Städte und Gemeinden:Fragen und Antworten zu Faesers Flüchtlingsgipfel

Städte und Gemeinden: Bundesinnenministerin Nancy Faeser (SPD).

Bundesinnenministerin Nancy Faeser (SPD).

(Foto: Sebastian Gollnow/dpa)

Bürgermeister und Landräte wissen oft nicht mehr, wie sie Schutzsuchende unterbringen sollen. Dabei fehlt es nicht nur an Geld, die Ursachen liegen tiefer. Ein Überblick.

Von Jan Bielicki

Die Notunterkünfte "am Limit", die Unterbringung von Flüchtlingen "kaum noch zu stemmen" - Markus Lewe, Präsident des Deutschen Städtetags und Oberbürgermeister von Münster, hat angesichts weiter hoher Fluchtzahlen vor einer Überforderung der Städte und Gemeinden gewarnt. Auch andere Bürgermeister und Landräte schlagen Alarm. Bundesinnenministerin Nancy Faeser will Vertreter der Kommunen noch im Februar zum Spitzengespräch laden. Wo liegen die Probleme bei der Aufnahme von Geflüchteten? Antworten auf die wichtigsten Fragen.

Wie viele geflüchtete Menschen nehmen die Kommunen auf?

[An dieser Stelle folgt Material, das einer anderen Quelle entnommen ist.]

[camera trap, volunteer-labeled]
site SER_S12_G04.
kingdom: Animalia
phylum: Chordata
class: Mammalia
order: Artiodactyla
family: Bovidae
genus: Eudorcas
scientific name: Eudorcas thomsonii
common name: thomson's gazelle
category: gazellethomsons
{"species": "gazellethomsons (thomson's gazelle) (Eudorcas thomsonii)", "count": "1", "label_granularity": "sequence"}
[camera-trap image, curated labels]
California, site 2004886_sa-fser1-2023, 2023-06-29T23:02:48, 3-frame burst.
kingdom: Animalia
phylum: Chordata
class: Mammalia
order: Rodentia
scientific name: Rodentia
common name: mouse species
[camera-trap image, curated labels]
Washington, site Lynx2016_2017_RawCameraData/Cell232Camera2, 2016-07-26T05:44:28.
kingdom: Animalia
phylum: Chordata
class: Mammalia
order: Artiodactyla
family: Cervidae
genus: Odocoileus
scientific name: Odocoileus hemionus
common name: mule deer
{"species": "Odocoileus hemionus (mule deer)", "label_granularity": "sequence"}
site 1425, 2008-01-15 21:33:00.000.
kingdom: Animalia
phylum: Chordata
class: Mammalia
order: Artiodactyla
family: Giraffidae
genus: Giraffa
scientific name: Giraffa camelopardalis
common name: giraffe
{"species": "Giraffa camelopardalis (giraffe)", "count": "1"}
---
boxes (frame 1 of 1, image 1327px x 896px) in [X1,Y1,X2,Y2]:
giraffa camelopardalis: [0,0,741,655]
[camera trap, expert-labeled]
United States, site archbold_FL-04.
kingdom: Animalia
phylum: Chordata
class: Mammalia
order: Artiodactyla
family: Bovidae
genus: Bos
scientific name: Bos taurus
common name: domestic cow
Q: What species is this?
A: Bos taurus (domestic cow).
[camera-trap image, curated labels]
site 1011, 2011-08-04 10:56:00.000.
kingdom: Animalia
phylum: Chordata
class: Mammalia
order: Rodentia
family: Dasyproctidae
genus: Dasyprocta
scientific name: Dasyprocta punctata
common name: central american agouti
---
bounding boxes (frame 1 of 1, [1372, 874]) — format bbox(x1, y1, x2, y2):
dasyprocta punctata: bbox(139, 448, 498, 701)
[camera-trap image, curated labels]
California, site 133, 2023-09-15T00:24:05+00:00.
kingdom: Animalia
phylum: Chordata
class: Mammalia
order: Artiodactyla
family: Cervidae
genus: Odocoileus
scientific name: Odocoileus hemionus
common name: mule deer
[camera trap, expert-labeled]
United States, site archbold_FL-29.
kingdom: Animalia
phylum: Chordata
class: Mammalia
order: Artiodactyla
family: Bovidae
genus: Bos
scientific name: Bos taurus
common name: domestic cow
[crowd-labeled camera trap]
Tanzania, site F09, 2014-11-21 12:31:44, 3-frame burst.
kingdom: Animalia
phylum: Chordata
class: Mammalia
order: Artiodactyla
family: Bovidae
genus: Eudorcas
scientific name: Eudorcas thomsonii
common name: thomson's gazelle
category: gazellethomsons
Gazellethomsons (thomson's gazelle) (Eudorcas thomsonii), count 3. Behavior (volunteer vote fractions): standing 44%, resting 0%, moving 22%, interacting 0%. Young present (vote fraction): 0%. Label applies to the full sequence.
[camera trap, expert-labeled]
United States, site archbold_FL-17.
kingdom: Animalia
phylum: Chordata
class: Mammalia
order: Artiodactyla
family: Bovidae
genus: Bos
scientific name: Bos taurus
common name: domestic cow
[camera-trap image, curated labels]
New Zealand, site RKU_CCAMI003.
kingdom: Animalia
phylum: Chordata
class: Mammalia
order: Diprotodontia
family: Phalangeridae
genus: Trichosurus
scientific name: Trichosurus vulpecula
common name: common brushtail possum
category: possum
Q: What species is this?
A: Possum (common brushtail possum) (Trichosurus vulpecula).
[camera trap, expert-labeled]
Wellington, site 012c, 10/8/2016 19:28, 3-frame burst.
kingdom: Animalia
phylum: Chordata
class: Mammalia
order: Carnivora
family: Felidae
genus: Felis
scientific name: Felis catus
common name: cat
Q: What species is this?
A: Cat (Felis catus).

Sehr viele. Wie viele genau, ist weniger klar. Seit Russlands Angriff wurden im Ausländerzentralregister mehr als eine Million aus der Ukraine geflüchtete Menschen registriert. Etliche von ihnen könnten jedoch wieder heimgekehrt oder weitergereist sein. Dazu kommen noch Geflüchtete aus dem Rest der Welt: Knapp 218 000 Menschen haben 2022 einen Erstantrag auf Asyl gestellt, so viele wie seit dem Flüchtlingswinter 2015/16 nicht mehr. Zwar bleiben Asylbewerber während ihres Verfahrens zunächst in Erstaufnahmeeinrichtungen der Länder. Aber nach einem Entscheid müssen die Städte und Landkreise sie unterbringen. Für manche Landräte bedeutet das: Alle ein, zwei Wochen fährt ein Bus mit 50 Menschen bei ihnen vor, für die sie Unterkunft und Verpflegung parat haben müssen.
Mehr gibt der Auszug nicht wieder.